Une avancée scientifique publiée en janvier 2026
Des chercheurs de l’Institut national de recherche pour l’agriculture, l’alimentation et l’environnement (INRAE) et de l’Institut français du cheval et de l’équitation (IFCE), en collaboration avec l’Université de Tours, ont publié en janvier 2026 une étude dans la revue PLOS One montrant que les chevaux réagissent différemment selon l’odeur émise par des humains en état de peur ou de joie.
Dans cette étude :
- Des volontaires ont regardé des extraits de films effrayants ou joyeux tout en portant des compresses sous les aisselles pour recueillir l’odeur produite par leur sueur.
- Ces compresses ont ensuite été présentées près des naseaux des chevaux.
- Les chevaux exposés à l’odeur associée à la peur ont montré une réaction comportementale de vigilance accrue, une fréquence cardiaque plus élevée, et moins d’interaction avec l’humain que lorsqu’ils ont senti des odeurs liées à la joie ou à des états neutres.
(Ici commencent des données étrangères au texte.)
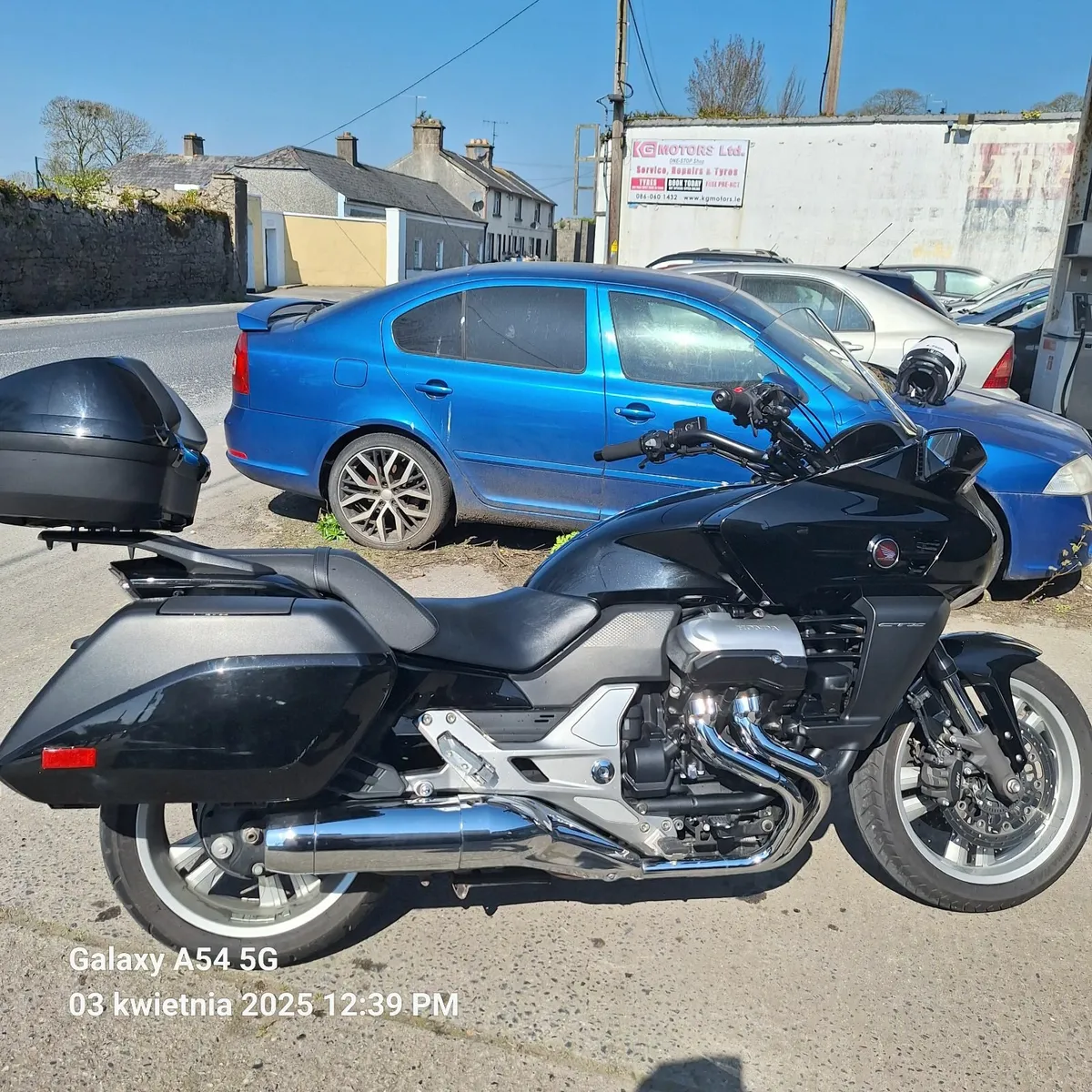 Honda ctx1300 2015 first owner 9800mls - Image 1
Les scientifiques concluent que les chevaux peuvent non seulement détecter des signaux émotionnels humains via l’odorat, mais que ces signaux influencent leur propre état émotionnel et comportemental. Cela s’inscrit dans un ensemble de recherches plus large montrant que les chevaux perçoivent aussi les émotions humaines par la voix, les expressions faciales et le langage corporel.
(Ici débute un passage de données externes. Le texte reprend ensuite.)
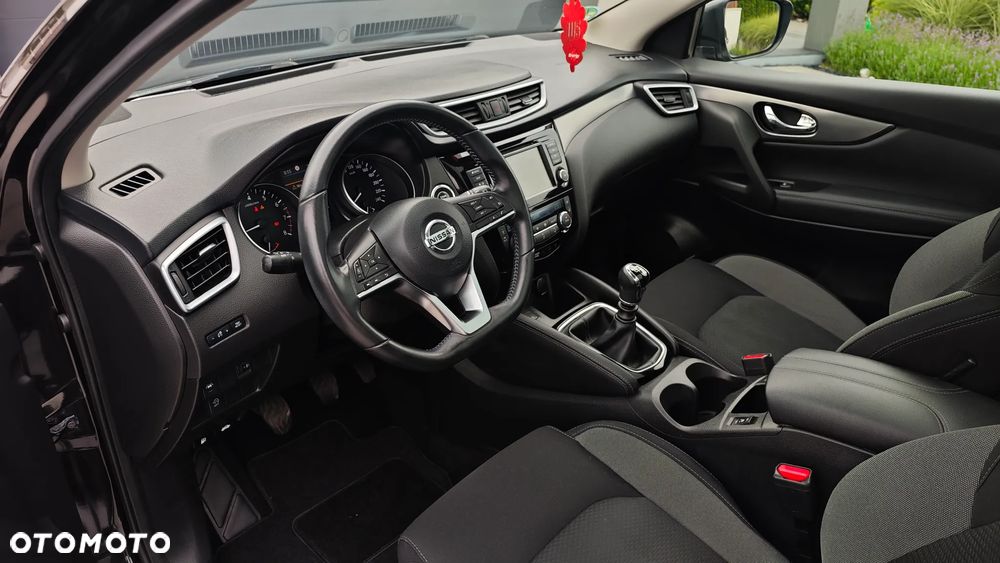 Nissan Qashqai 1.3 DIG-T N-Connecta EU6d - 6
Comprendre cette sensibilité émotionnelle
Le cheval est une espèce fondamentalement sociale dont les interactions au sein du troupeau dépendent de la communication fine des états émotionnels par des signaux visuels, auditifs et chimiques. Grâce à cette sensibilité multisensorielle :
- Il reconnaît les expressions faciales humaines de joie ou de tristesse.
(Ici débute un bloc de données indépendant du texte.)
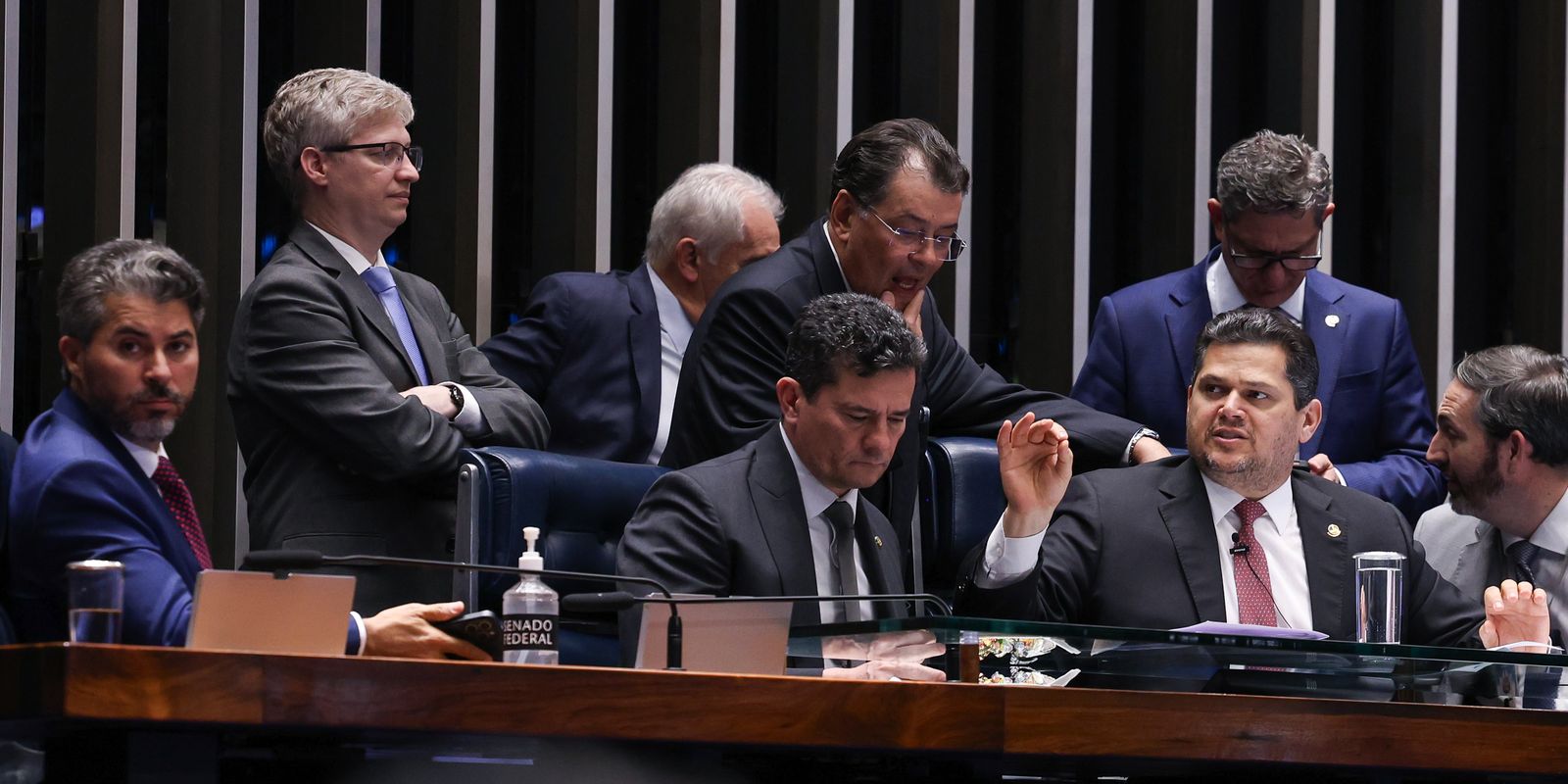 Senado aprova uso do Fundo do Pré-Sal para quitar dívidas do agro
- Il réagit différemment à des vocalises humaines émotionnelles.
- Il perçoit par l’odorat des signaux émotionnels humains, notamment ceux de peur ou de joie.
Cette capacité rapproche les chevaux des humains non seulement dans la communication inter-espèces, mais aussi dans une forme d’empathie comportementale, car le cheval ajuste son comportement en fonction de l’état émotionnel de la personne qu’il côtoie.
Du laboratoire à l’équithérapie : une ressource humaine et animale
Cette sensibilité émotionnelle innée du cheval est précisément l’un des fondements de l’équithérapie – une approche thérapeutique qui utilise l’interaction avec le cheval pour favoriser la gestion des émotions, la régulation du stress et le développement personnel.
Pourquoi le cheval est un partenaire privilégié :
- Un miroir émotionnel
Le cheval reflète les états intérieurs des personnes par ses réactions. Une personne tendue, anxieuse ou stressée peut déclencher en retour une attitude plus distante ou vigilante chez l’animal, indiquant clairement une communication émotionnelle non verbale. - Un facilitateur relationnel
Pour des personnes qui éprouvent des difficultés à verbaliser leurs émotions (enfants, adolescents, adultes en situation de vulnérabilité), le cheval offre un médiateur non jugeant, avec des réponses comportementales immédiates et authentiques. - Une opportunité d’apprentissage sensoriel
En travaillant avec un cheval, la personne apprend progressivement à mieux percevoir ses propres émotions et à moduler son comportement pour établir une interaction plus harmonieuse. - Réduction du stress et de l’anxiété
Des études sur l’interaction humain-animal suggèrent qu’une communication apaisée avec un animal peut réduire les réponses physiologiques au stress chez les humains, favorisant une meilleure régulation émotionnelle.
L’équithérapie à La Croisée des Murmures
Au centre d’équithérapie La Croisée des Murmures, ces découvertes scientifiques prennent une dimension concrète et humaine :
- Les équithérapeutes utilisent la sensibilité du cheval comme un outil de retour sensoriel : lorsqu’une personne entre en contact avec l’animal, ses propres émotions influencent le comportement du cheval, et ce dernier offre un retour immédiat et tangible.
- Les séances sont conçues pour encourager la conscience émotionnelle, l’expression des ressentis, et l’apprentissage de stratégies de régulation émotionnelle en interaction avec le cheval.
- Le cheval, par sa réceptivité, peut aider à développer l’empathie, la confiance et la communication non verbale, éléments essentiels à la guérison psychologique.
Ainsi, l’étude scientifique de janvier 2026 ne vient pas seulement confirmer une capacité surprenante des chevaux à « sentir » nos émotions au sens propre : elle renforce aussi l’importance de leur rôle en tant que partenaires thérapeutiques pour accompagner le mieux-être émotionnel.